I set my novel on my doorstep.

It’s been an exciting few weeks. The Kindle version of my novel has been released on Amazon and I’ve been getting reviews. After years spent writing in isolation, getting feedback, good or bad, is a wonderful thing. I can’t tell you how heart warming it is to hear someone talking about characters that have only ever lived in a room in my head.

A few of the reviews have talked about my depiction of Chorlton, the south Manchester suburb where most of the novel is set and where I live. A review in the Manchester Evening News even had the title Annette’s sideways view of Chorlton. Anyway this got me thinking about the role that Chorlton plays in the story and a sense of place in novels in general.

picture of chorlton
The Relative Harmony of Julie O Hagan is set in Chorlton between 2007 and 2008. Moneyed bohemian types have moved in and gentrified the once ordinary suburb. They wear Birkenstocks, eat hummus and shop locally for eco friendly cleaning products. This contrasts with the world of the main characters, Julie and Billy, a working class couple. He is an Irish immigrant, she was brought up on the local estate and they bought their terraced house before the house prices rocketed. She wears pink velour track suits, they let their kids eat Haribos, they drink boxes of Blossom Hill wine, and nether possesses a bike. Julie and Billy observe the changes around them with scepticism, fascination and envy. The contrast of the two worlds makes for moments of humour but also conflict. This conflict leads them to act and do things they might not have done had they lived elsewhere. In this way the setting has a direct influence on their motivation and narrative.

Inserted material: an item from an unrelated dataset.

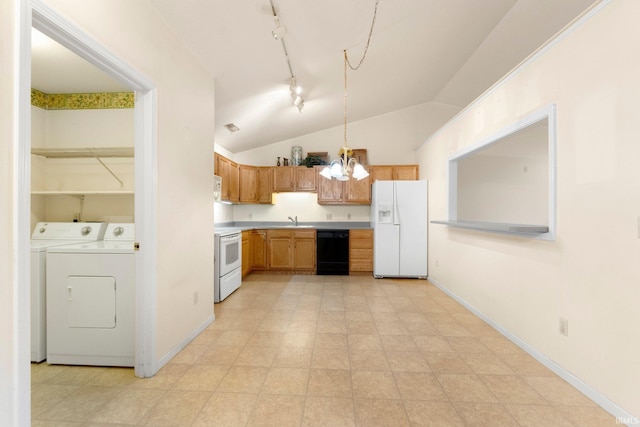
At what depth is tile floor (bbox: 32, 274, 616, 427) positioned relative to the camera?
5.34 ft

Some places I have visited in fiction have stayed with me more than others. One is the fictional town of Maycomb in Harper Lee’s To Kill a Mockingbird. Set in the years of the Great Depression, the town’s oppressive poverty, insularity and racially segregated community is wonderfully drawn. When Tom Robinson goes on trial in the courthouse it seems there could never be any verdict other than guilty in such a setting.

Another is the post- apocalyptic world of Cormac MaCarthy’s The Road. Everything is abandoned and covered in grey ash and colour only appears when the boy and his father have flashbacks of their former life.

“Dark of the invisible moon. The nights now only slightly less black. By day the banished sun circles the earth like a grieving mother with a lamp.”

McCarthy’s setting is often seen as as a commentary on a post 9/11 world where mass terrorism, genocide and weapons of mass destruction are real possibilities.
the road
Some might say that without setting there is no story. Samuel Beckett would disagree. I remember spending hours as a student struggling through a couple of his novels that have no setting, fictional or real. Molloy, for example, is made up entirely of the two interior monologues of two characters set in an indeterminate place.

One of the Amazon reviews of my book said, “A knowledge of Manchester is not needed to enjoy the book and relate to the characters as there is a Chorlton in all parts of the country.”  I was delighted with this. It suggests that the reader sees Julie and Billy’s predicament is a general one, that there are people all over the country being  pushed out of or struggling to live in neighbourhoods where they were brought up because of house prices. And this is something I wanted to get across in the story.
My second novel is also based in Chorlton. I sometimes wonder if I’ve just been lazy and I should have packed up and moved on somewhere else. I admit to taking a swipe at the place but it’s an affectionate swipe.  I love Chorlton and I wouldn’t live anywhere else. Besides, it has endless scope for satire. I just hope I don’t end up having to wear a blonde wig and large sunglasses whenever I go out.